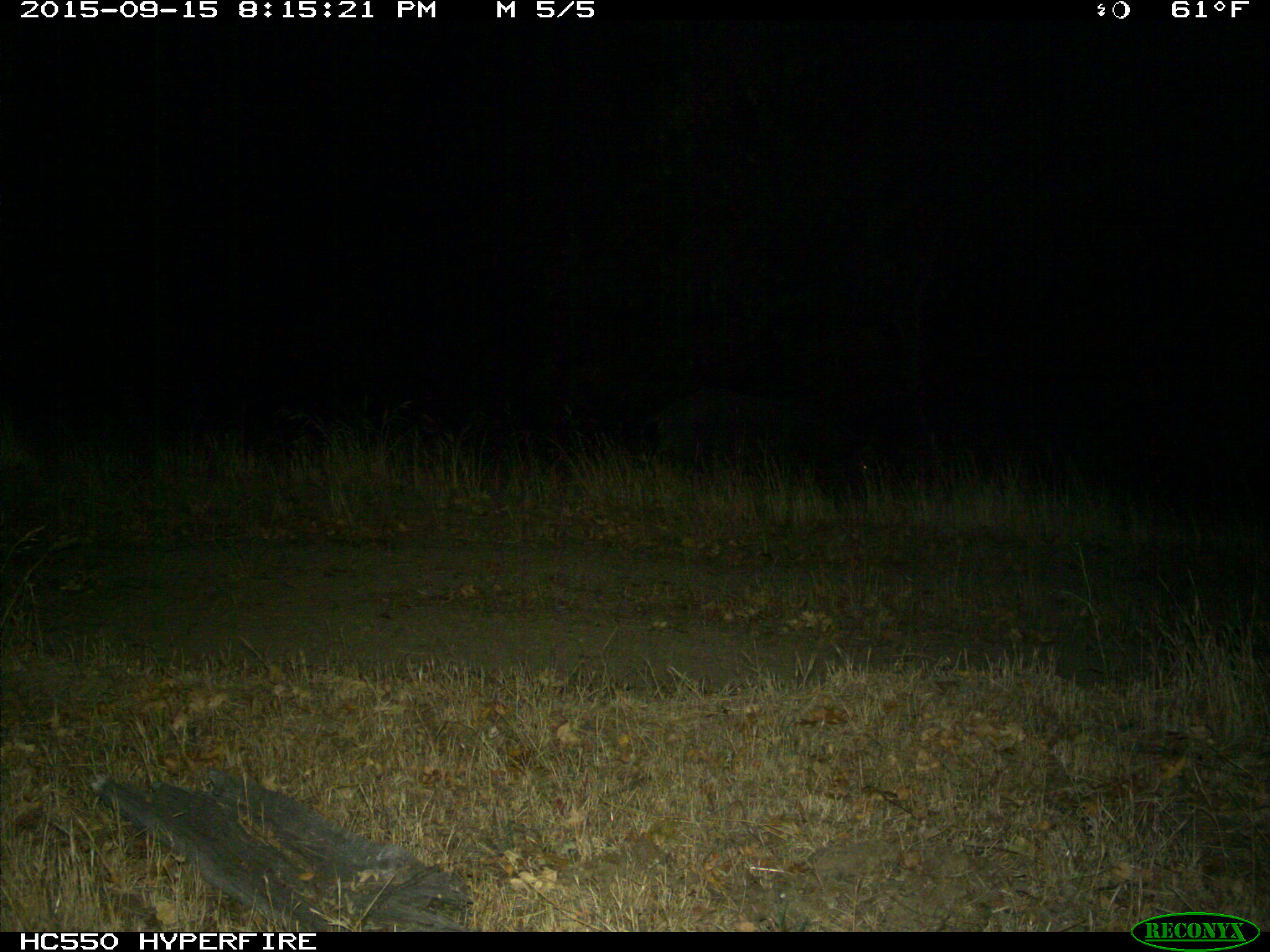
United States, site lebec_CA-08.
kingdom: Animalia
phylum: Chordata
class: Mammalia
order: Artiodactyla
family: Suidae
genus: Sus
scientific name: Sus scrofa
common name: wild boar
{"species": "Sus scrofa (wild boar)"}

▬▬▬▬▬▬▬▬▬▬

◆ **Work order**
Transcribe all data precisely. Pictures are not copied.

◆ **Result**
United States, site lebec_CA-08.
kingdom: Animalia
phylum: Chordata
class: Mammalia
order: Artiodactyla
family: Suidae
genus: Sus
scientific name: Sus scrofa
common name: wild boar
{"species": "Sus scrofa (wild boar)"}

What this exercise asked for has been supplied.